Why have anti-Ukrainian sentiments started to grow in Romania, and will it lead to change of power?

Tuesday, 23 January 2024

Romania is facing both parliamentary and presidential elections this year.

At the same time, the ratings of parties promoting anti-Ukrainian views are sharply rising. It is happening because of farmers' protests demanding protection from imports from Ukraine.

Yurii Panchenko, European Pravda editor, discusses the chance of a shift in Romania's foreign with Sergiy Gerasymchuk, Deputy Executive Director of the Foreign Policy Council Ukrainian Prism.

You can read the main points of the conversation in the article – Not public ally: How Romania backs Kyiv and why ratings of Ukrainian phobes rising there.

The events surrounding the border blockade in Romania are significantly influenced by the election situation. Both parliamentary and presidential elections are set in Romania for this year.

So, it is clear that, just like the agricultural card is being played in Poland and Slovakia, there is an interest in Romania to raise and highlight this issue during the electoral process.

Bucharest, however, has actually benefited greatly from the blockades in Poland. In this situation, some exports has been redirected to Romania.

Assessing critics of Ukraine in Romania, we should distinguish pro-Russian and anti-Ukrainian sentiments.

It would be difficult to label any political force in Romania as pro-Russian, as the attitude towards Russia there is far from favourable. There is still a powerful anti-Russian sentiment. However, there are political forces that begin to play with anti-European narratives, similar to Russian ones, advantageous to the Kremlin.

The ideology of these parties is simultaneously hostile to Ukraine.

Firstly, there is the AUR party (Alliance for the Union of Romanians). This party is currently in second place with 20% of potential votes. Their rating continues to rise for the same reasons as for Alternative for Germany.

But it is not likely that they will come to power.
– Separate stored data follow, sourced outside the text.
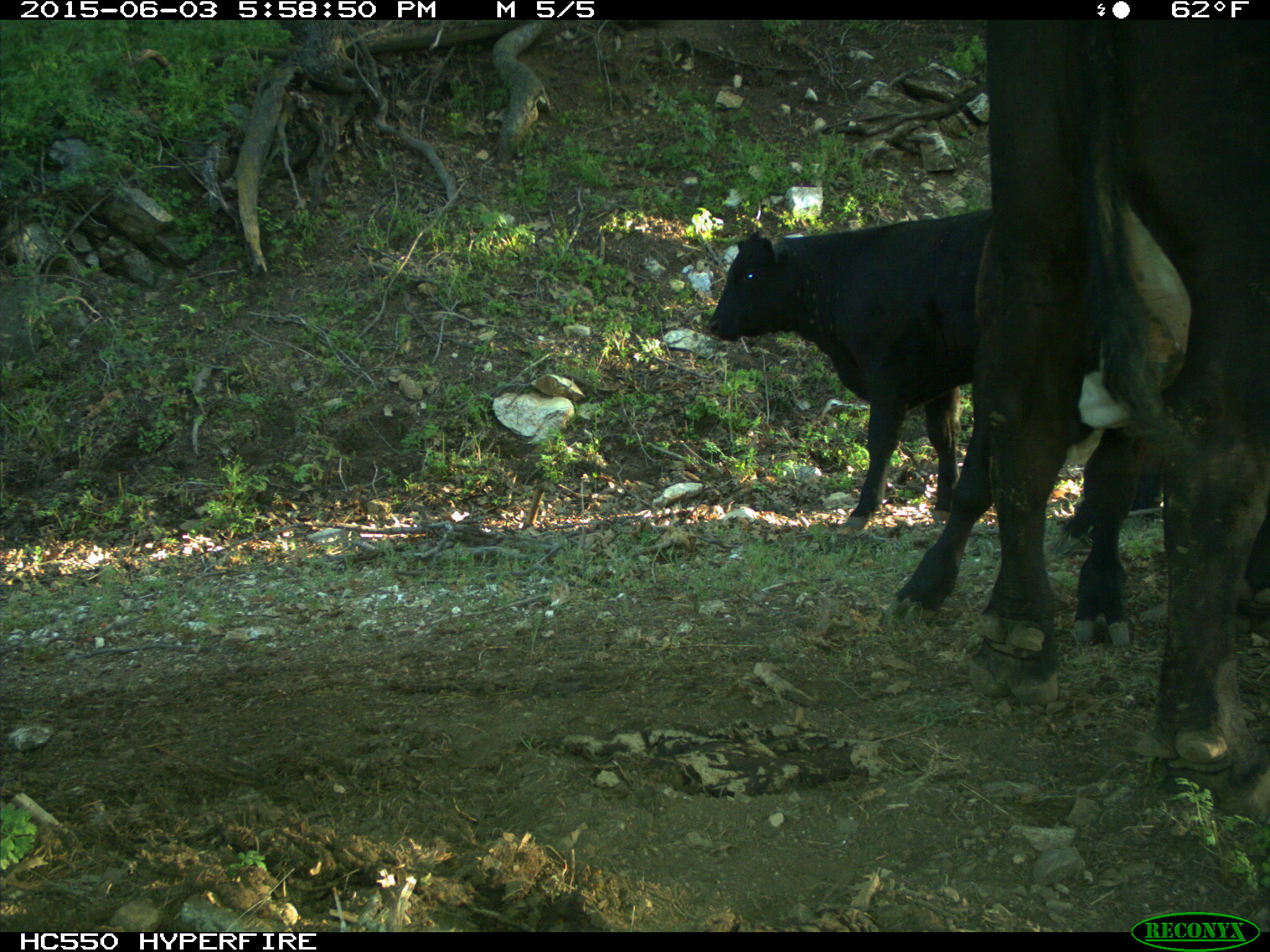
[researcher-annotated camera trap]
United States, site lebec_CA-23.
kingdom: Animalia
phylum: Chordata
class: Mammalia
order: Artiodactyla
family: Bovidae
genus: Bos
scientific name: Bos taurus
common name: domestic cow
All Romania's political elites agree that they should not give a hand to AUR for now to avoid tarnishing themselves.

Another anti-Ukrainian political force is the SOS party, which broke away from AUR.

SOS is led by Senator Diana Șoșoacă, who has a reputation of a 'local crazy lady'. In particular, her threats led to the cancellation of President Zelenskyy's speech in the Romanian parliament.
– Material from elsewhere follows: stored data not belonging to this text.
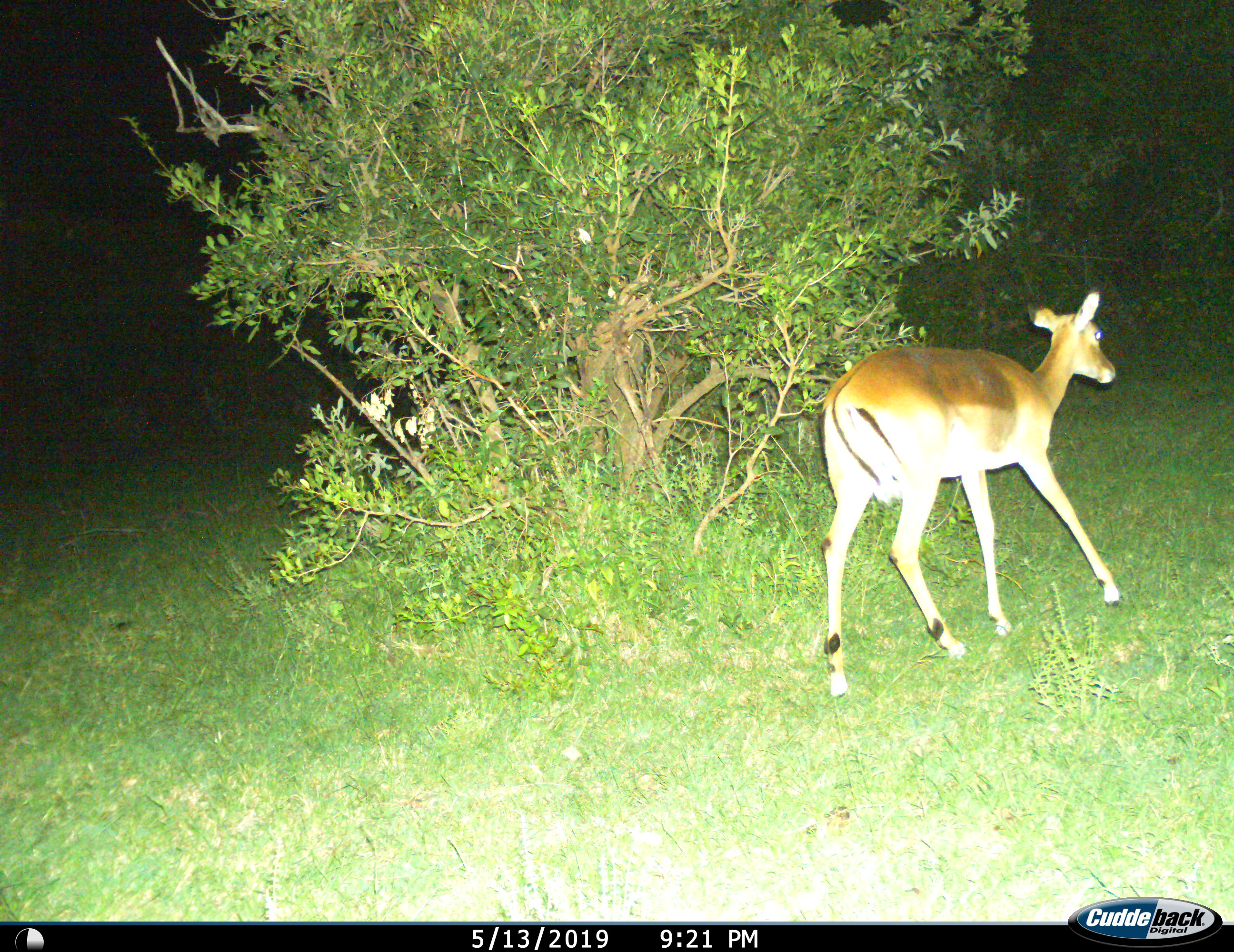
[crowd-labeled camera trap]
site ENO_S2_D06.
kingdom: Animalia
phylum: Chordata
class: Mammalia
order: Artiodactyla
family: Bovidae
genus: Aepyceros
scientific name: Aepyceros melampus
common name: impala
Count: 1.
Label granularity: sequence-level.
SOS has a chance to overcome the five percent electoral barrier and have a faction in the next parliament.

As for the main conflicts, mainstream Romanian parties were not happy about 'the Moldovan language' in Ukraine until recently. Romania insisted that there was no Moldovan language, and eventually, Moldova itself agreed. However, Ukraine insisted on the existence of the Moldovan language for a long time, publishing corresponding textbooks, and so on.

This issue has now been resolved. There are no longer any claims from mainstream parties, currently in power. They are likely to remain in power after the elections.

The issue of the Romanian minority in Ukraine is also more or less settled.

Moreover, it is a positive aspect that Romanians have an understanding of the Black Sea as a region where stability should prevail.

This contributes to Bucharest's support for Ukraine.